* _Selection_:
::::::::::
The Garrens Comedy Troupe was formed in November 1992 by Eric D. Snider, then a freshman at Brigham Young University in Provo, Utah. Eric had done a lot of sketch writing and performing in high school, and before he even arrived at BYU, he was already deluded into thinking that he could start his own comedy troupe.
There were two ways to perform regularly on BYU campus: pay exorbitant amounts of money to rent a room, or become a club and use rooms for free. The club route seemed to be the way to go, and after the paperwork was completed, Eric and fellow dorm resident Braden Jacobs held auditions. The name “the Garrens” was stolen from Joyce Garren, who was the Head Resident at the dorm in which Eric and Braden lived, and whose name they liked. It had nothing to do with her as a person (though it turns out she was great); they simply liked her name. The first cast consisted of Eric and Braden, along with Lincoln Hoppe, Ken Craig, Julia Burden, Jenni Smith, Marc E. Shaw, Dave Shipp, and Jason Ball. Contrary to urban myth, the group was not started by “a bunch of friends who got together to form a comedy troupe.” It was started by Eric, with help from his friend Braden, and then they held open auditions, which were attended by total strangers (except, technically, for Marc, whom they sort of knew beforehand).
Assisting behind the scenes the first season were Shawn Gooden and Paula Rissinger. Shawn was Eric’s roommate and played the piano between sketches; Paula worked the lights. Both of them helped out quite a bit with other sound-related issues throughout the season. Paula stayed with the Garrens for a few more seasons; Shawn stayed only for the first season before leaving on an LDS mission.
The first Garrens performance was January 22, 1993. Admission was free, and it was repeated (again for free) the following night. The next week, admission was set at $1, and the Garrens did shows every week through the semester, performing in 2084 Jesse Knight Humanities Building. Nearly every show in the 300-seat auditorium sold out.
The shows consisted of 10-12 sketches, plus four or five improvisations. Being a writer by nature, Eric focused on the written and rehearsed sketches rather than on the improvs; this focus would slowly change over the next few years, to where there would be about an equal number of sketches and improvs, and often more improvs than sketches. The rule was quickly established that if a sketch went well, it could be repeated the following week, but not anymore after that until the season finale “Best of the Garrens” show. This kept the cast members constantly writing new sketches. Halfway through the season, they began performing “The 9:34 Show,” which was an all-improv show held immediately after the regular one. This only lasted for that season; it was revived (sort of) for the Winter 2000 season, when the Garrens were doing shows at 7:30 and 9 and wanted to do an all-improv show at 10:30 p.m.
Right from the start, the Garrens were successful, particularly among freshmen, who tended to live on campus and not have cars or very much money. (Three of the cast members were freshmen, too, which may have increased their peers’ interest in the show.) The material of the first two or three seasons focused on BYU- and Mormon-related humor. The Garrens took care not to be sacrilegious or disrespectful and rarely crossed that line; generally, they were just playful and mischievous. Many of the jokes of that first year were not terribly clever or original; they were jokes that had been circulating in the fringes of BYU/Utah pop culture forever. But they had never been acted out in public before, and there was a certain outrageousness to making jokes on stage that had previously been made only in the back of Sunday School class.
::::::::::
* _Records provided_:
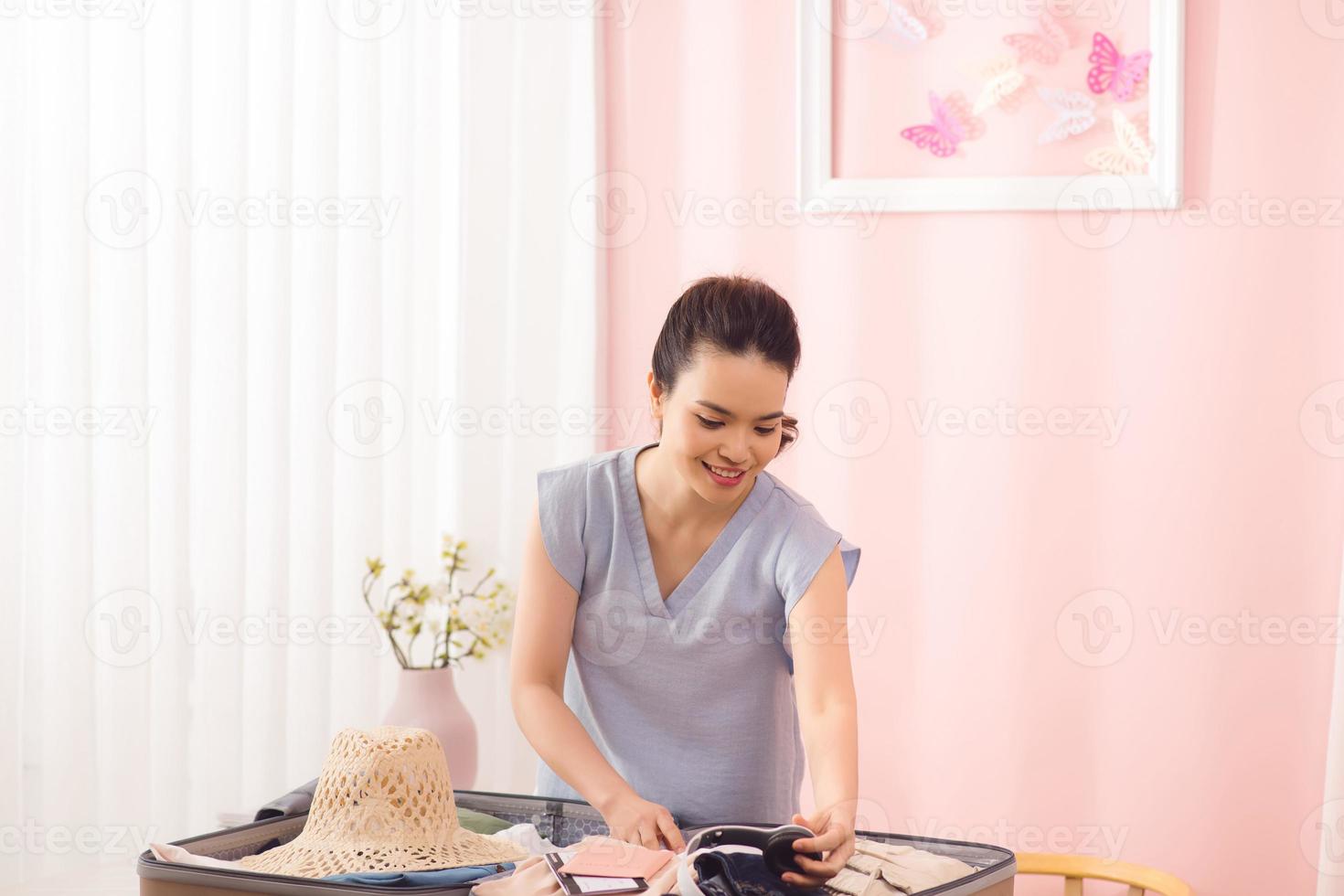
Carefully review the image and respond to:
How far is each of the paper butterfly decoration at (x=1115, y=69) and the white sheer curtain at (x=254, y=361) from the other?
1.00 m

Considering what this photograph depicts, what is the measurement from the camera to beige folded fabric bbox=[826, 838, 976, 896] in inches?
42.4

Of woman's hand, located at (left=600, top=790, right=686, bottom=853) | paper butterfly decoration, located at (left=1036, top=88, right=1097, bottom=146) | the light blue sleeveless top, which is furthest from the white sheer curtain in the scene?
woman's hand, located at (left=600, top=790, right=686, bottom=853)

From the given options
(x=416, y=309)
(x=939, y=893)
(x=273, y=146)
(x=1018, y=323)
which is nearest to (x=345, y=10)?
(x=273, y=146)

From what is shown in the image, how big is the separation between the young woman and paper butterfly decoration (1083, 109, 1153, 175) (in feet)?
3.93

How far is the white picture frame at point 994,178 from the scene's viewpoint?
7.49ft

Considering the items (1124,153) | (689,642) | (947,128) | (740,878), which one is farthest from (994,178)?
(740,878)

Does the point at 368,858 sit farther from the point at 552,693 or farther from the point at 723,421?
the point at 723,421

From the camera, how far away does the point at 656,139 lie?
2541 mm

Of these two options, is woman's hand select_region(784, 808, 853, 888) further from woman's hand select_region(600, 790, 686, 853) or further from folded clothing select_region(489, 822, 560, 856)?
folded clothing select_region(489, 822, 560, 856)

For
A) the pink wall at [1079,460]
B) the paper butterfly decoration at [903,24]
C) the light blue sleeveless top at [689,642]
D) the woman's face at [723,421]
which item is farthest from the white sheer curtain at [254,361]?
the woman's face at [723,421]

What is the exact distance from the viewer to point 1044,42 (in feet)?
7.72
::::::::::
* _Tasks_:
- A) Copy the passage from the Garrens Comedy Troupe history word for word, beginning at the words "Assisting behind the" and ending after the words "an LDS mission.".
- B) Reproduce the lines of the entries exactly as they appear, beginning at the line that contains "How far is the" and ending with the last line of the entries, with both ends included.

* _Responses to the tasks_:
- A)
Assisting behind the scenes the first season were Shawn Gooden and Paula Rissinger. Shawn was Eric’s roommate and played the piano between sketches; Paula worked the lights. Both of them helped out quite a bit with other sound-related issues throughout the season. Paula stayed with the Garrens for a few more seasons; Shawn stayed only for the first season before leaving on an LDS mission.

- B)
How far is the white picture frame at point 994,178 from the scene's viewpoint?
7.49ft

Considering the items (1124,153) | (689,642) | (947,128) | (740,878), which one is farthest from (994,178)?
(740,878)

Does the point at 368,858 sit farther from the point at 552,693 or farther from the point at 723,421?
the point at 723,421

From the camera, how far away does the point at 656,139 lie?
2541 mm

Of these two options, is woman's hand select_region(784, 808, 853, 888) further from woman's hand select_region(600, 790, 686, 853) or further from folded clothing select_region(489, 822, 560, 856)?
folded clothing select_region(489, 822, 560, 856)

For
A) the pink wall at [1079,460]
B) the paper butterfly decoration at [903,24]
C) the light blue sleeveless top at [689,642]
D) the woman's face at [723,421]
which item is farthest from the white sheer curtain at [254,361]?
the woman's face at [723,421]

What is the exact distance from the viewer to point 1044,42 (in feet)?
7.72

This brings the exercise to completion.